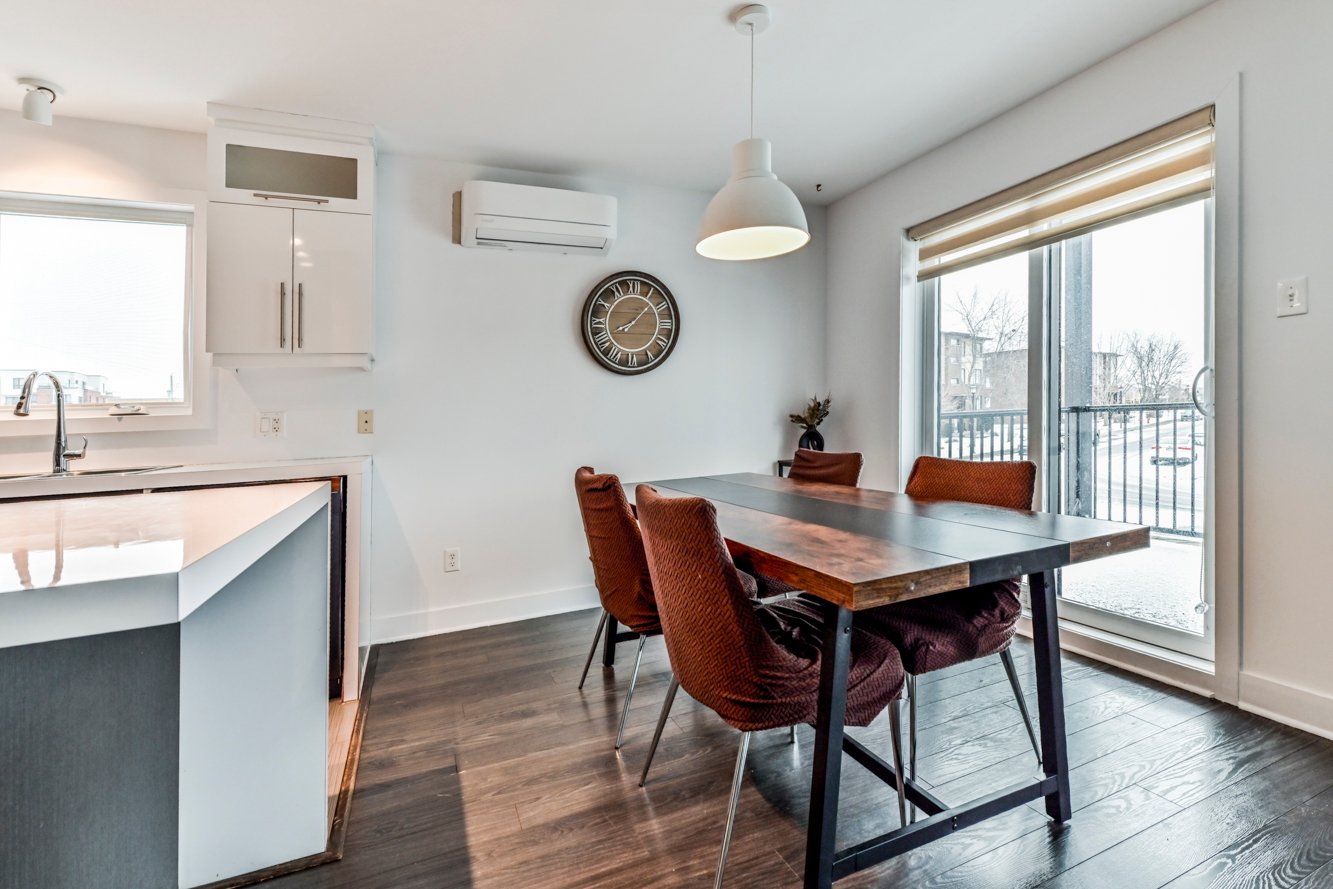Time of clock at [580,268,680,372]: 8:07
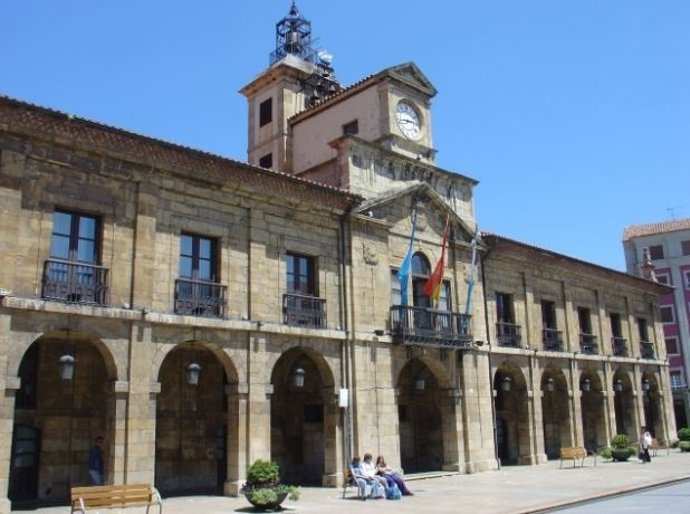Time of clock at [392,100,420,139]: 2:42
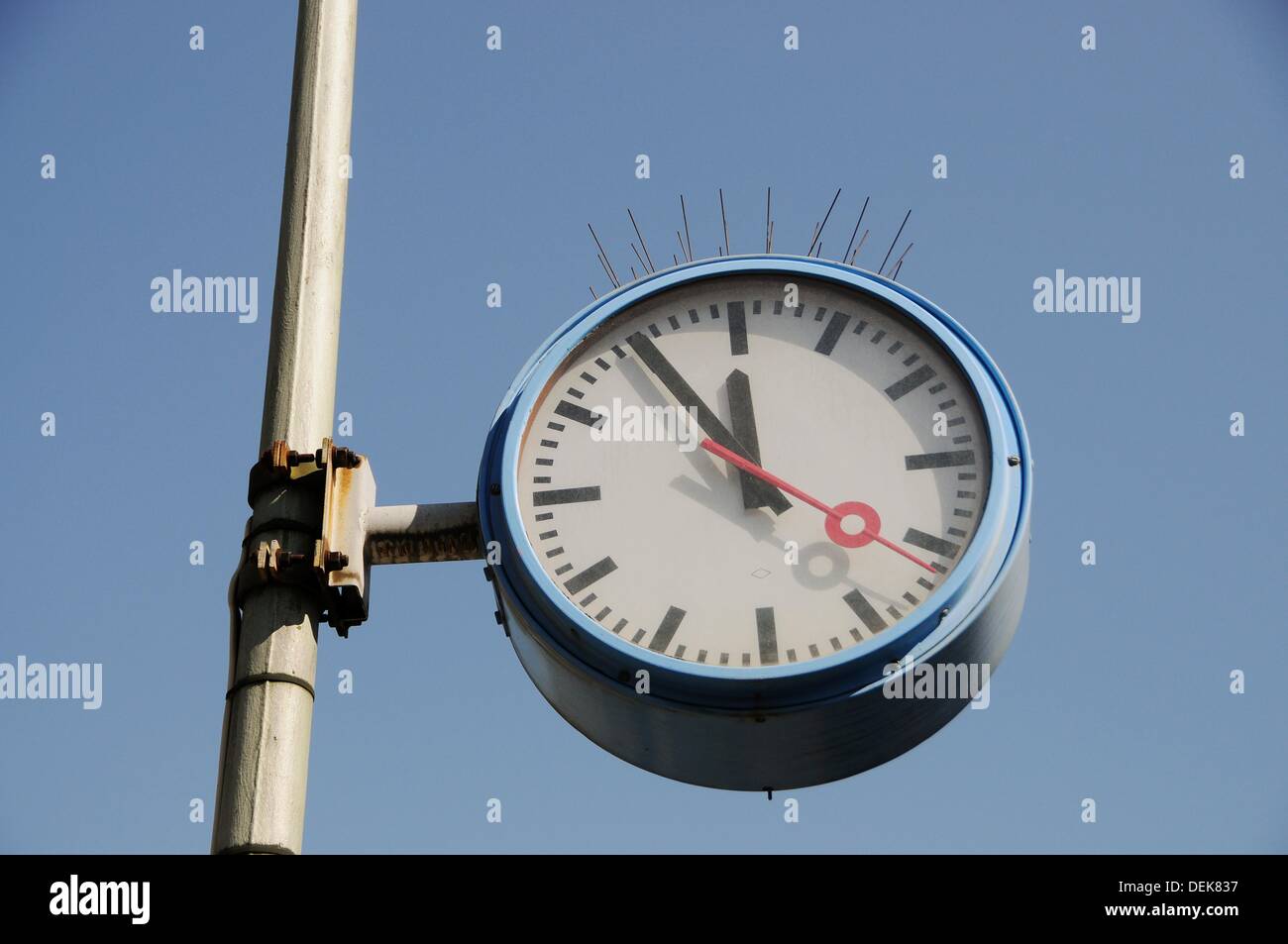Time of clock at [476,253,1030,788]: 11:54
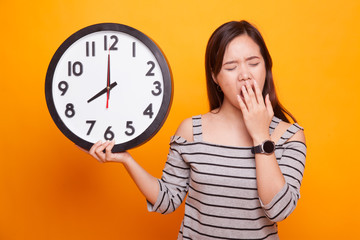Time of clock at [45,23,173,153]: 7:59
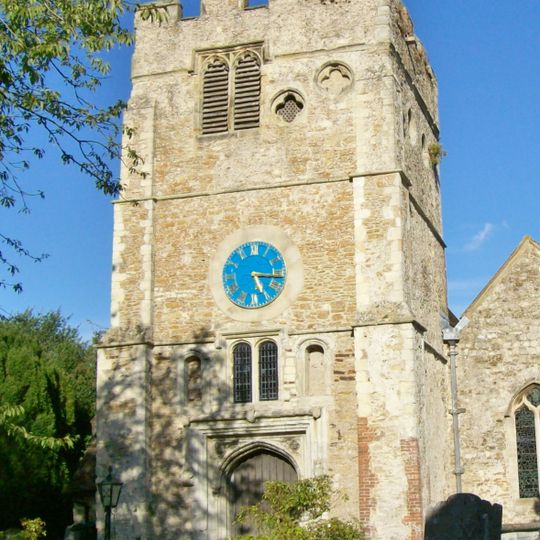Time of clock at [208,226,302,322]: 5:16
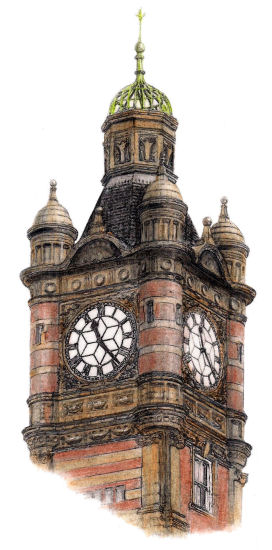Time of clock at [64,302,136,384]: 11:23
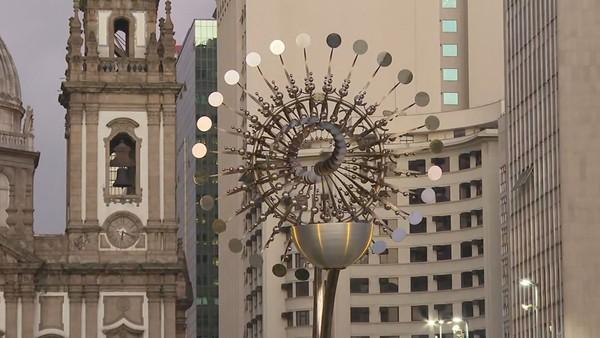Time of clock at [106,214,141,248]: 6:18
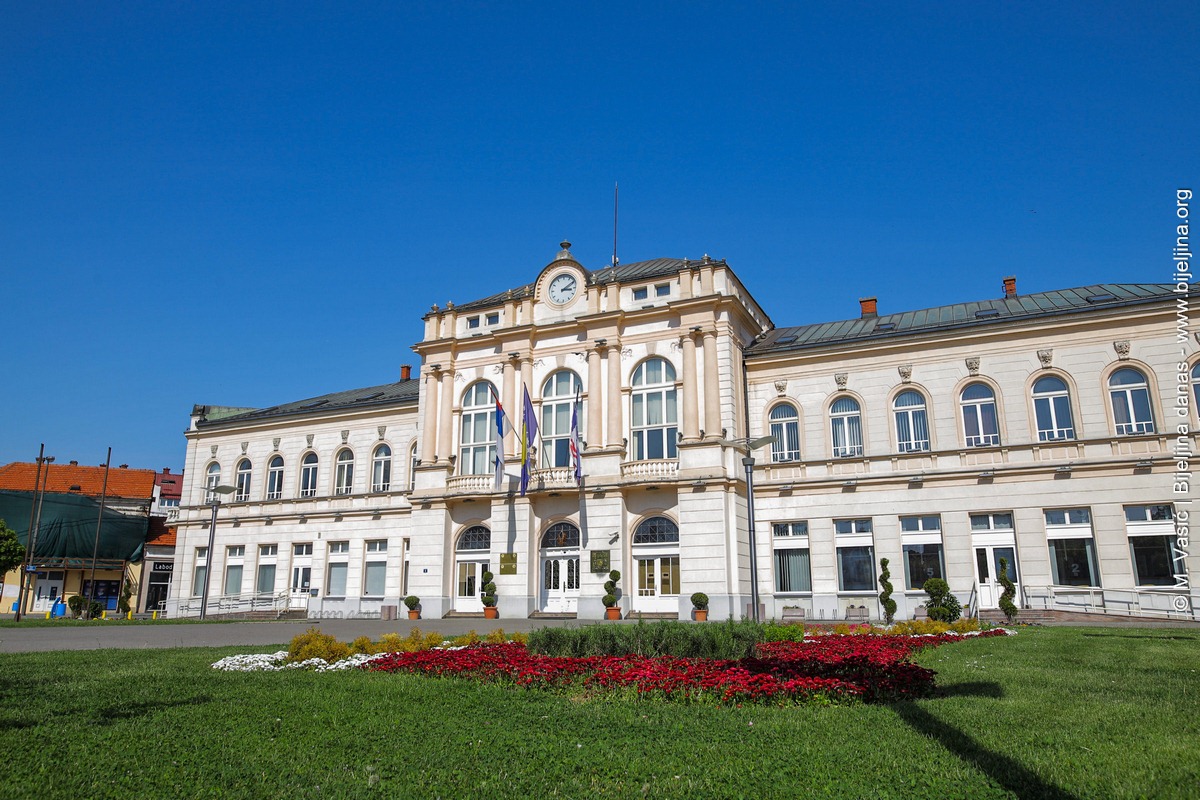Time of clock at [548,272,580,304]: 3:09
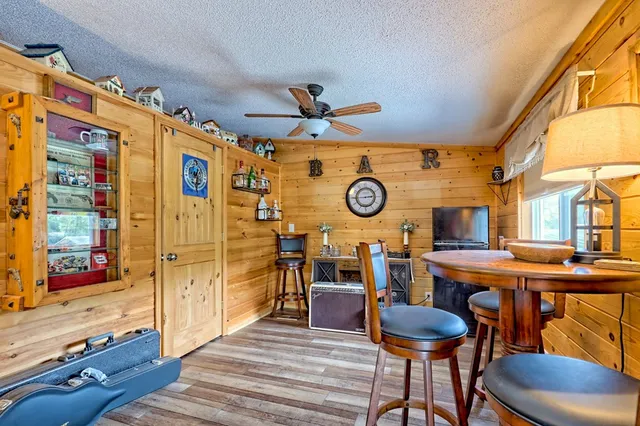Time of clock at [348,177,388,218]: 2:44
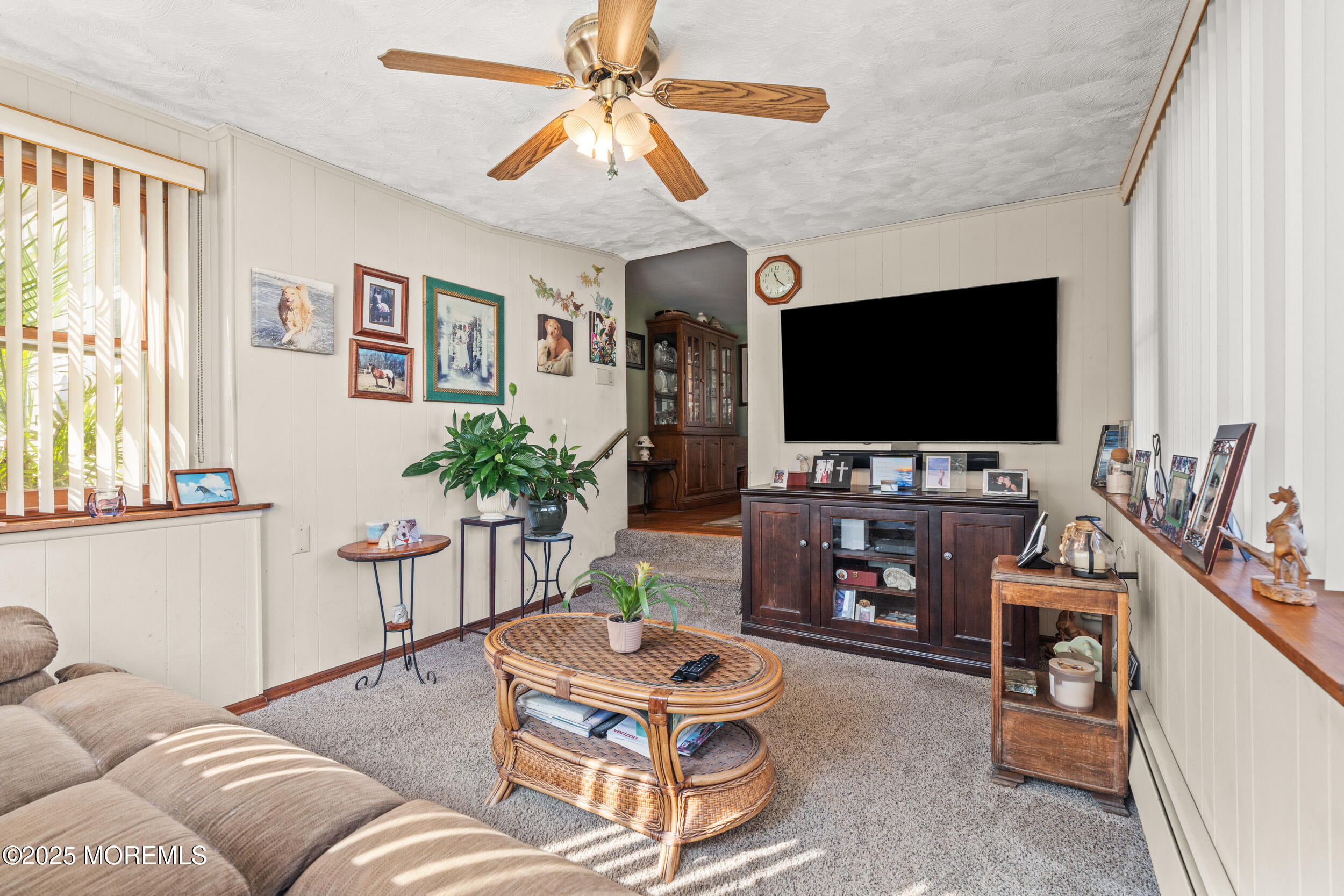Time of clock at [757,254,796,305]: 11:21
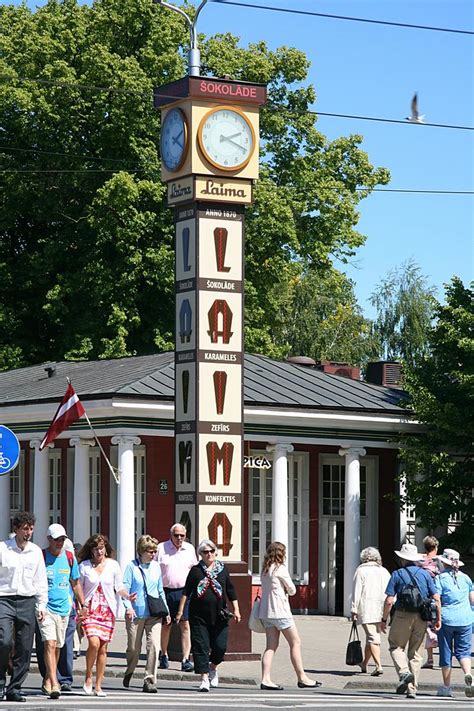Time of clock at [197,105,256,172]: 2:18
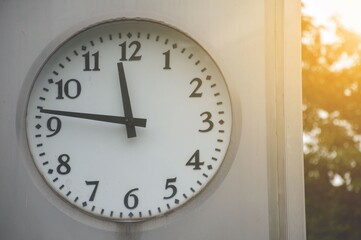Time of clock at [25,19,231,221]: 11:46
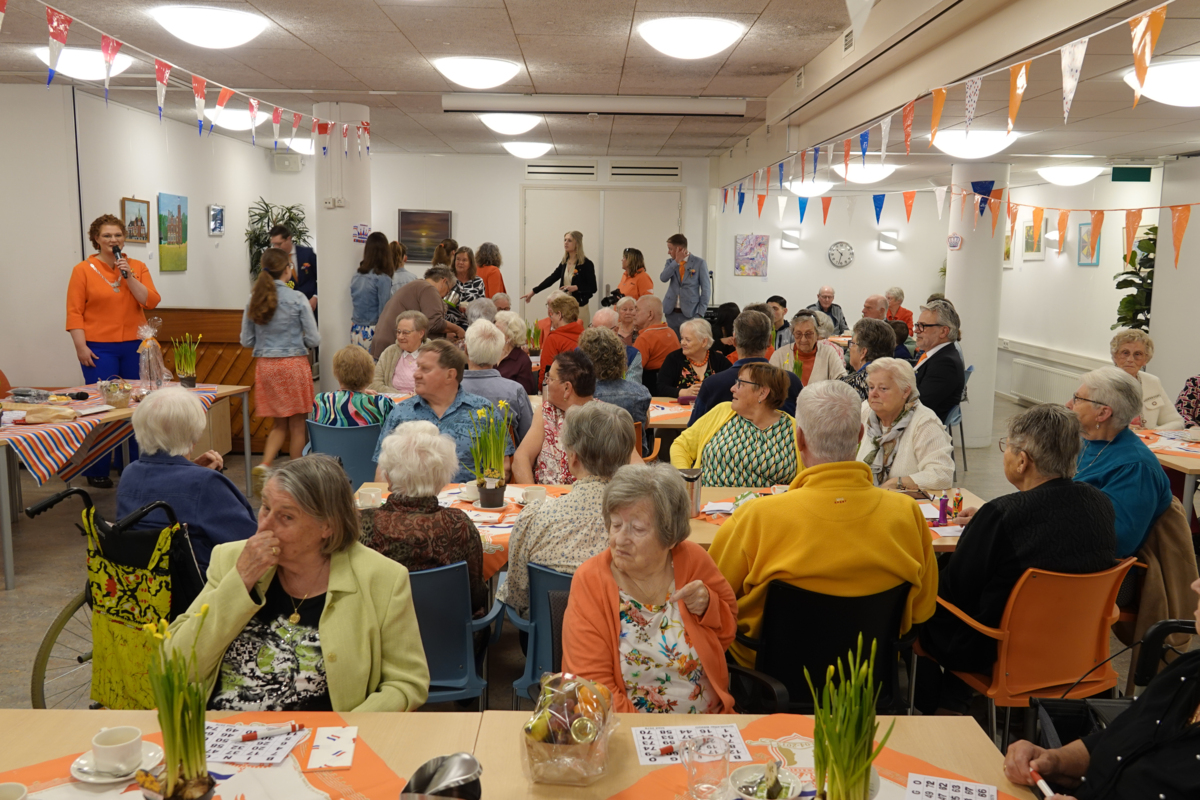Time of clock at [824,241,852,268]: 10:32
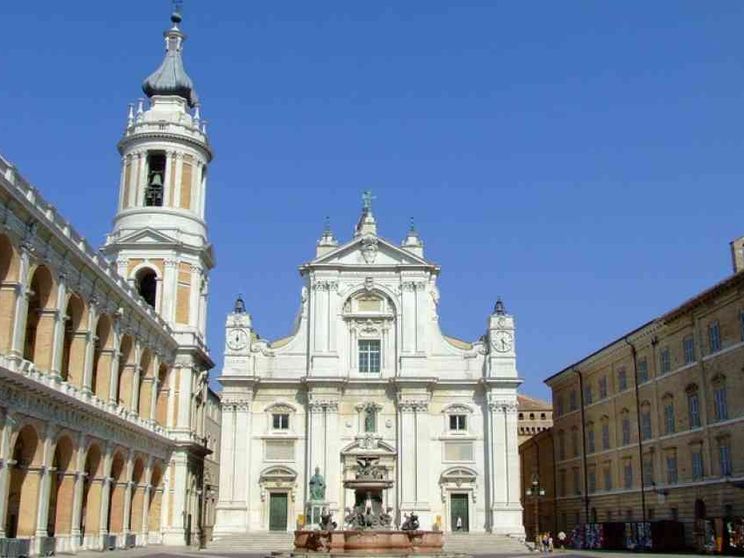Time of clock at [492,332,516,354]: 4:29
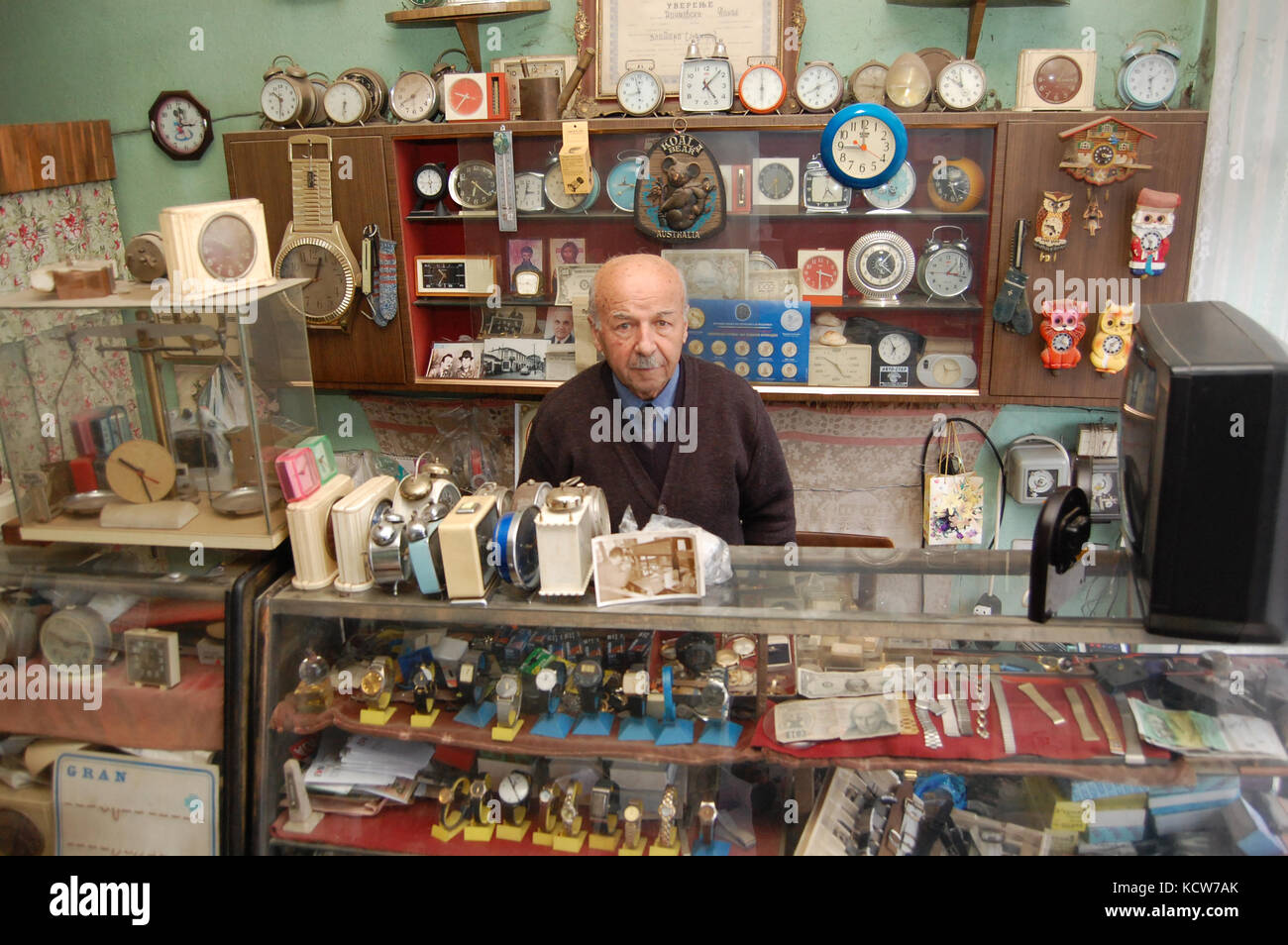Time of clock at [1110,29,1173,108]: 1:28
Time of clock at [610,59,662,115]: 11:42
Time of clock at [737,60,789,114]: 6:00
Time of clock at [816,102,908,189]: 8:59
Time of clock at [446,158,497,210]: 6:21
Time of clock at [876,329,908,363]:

== == ==

### EXERCISE DETAILS
Put all of the entries above into a numbered list, one entry per line, with blank lines omitted and the pictures left out.

### REPLY
1. Time of clock at [580,268,680,372]: 8:07
2. Time of clock at [392,100,420,139]: 2:42
3. Time of clock at [476,253,1030,788]: 11:54
4. Time of clock at [45,23,173,153]: 7:59
5. Time of clock at [208,226,302,322]: 5:16
6. Time of clock at [64,302,136,384]: 11:23
7. Time of clock at [106,214,141,248]: 6:18
8. Time of clock at [548,272,580,304]: 3:09
9. Time of clock at [348,177,388,218]: 2:44
10. Time of clock at [757,254,796,305]: 11:21
11. Time of clock at [197,105,256,172]: 2:18
12. Time of clock at [25,19,231,221]: 11:46
13. Time of clock at [824,241,852,268]: 10:32
14. Time of clock at [492,332,516,354]: 4:29
15. Time of clock at [1110,29,1173,108]: 1:28
16. Time of clock at [610,59,662,115]: 11:42
17. Time of clock at [737,60,789,114]: 6:00
18. Time of clock at [816,102,908,189]: 8:59
19. Time of clock at [446,158,497,210]: 6:21
20. Time of clock at [876,329,908,363]:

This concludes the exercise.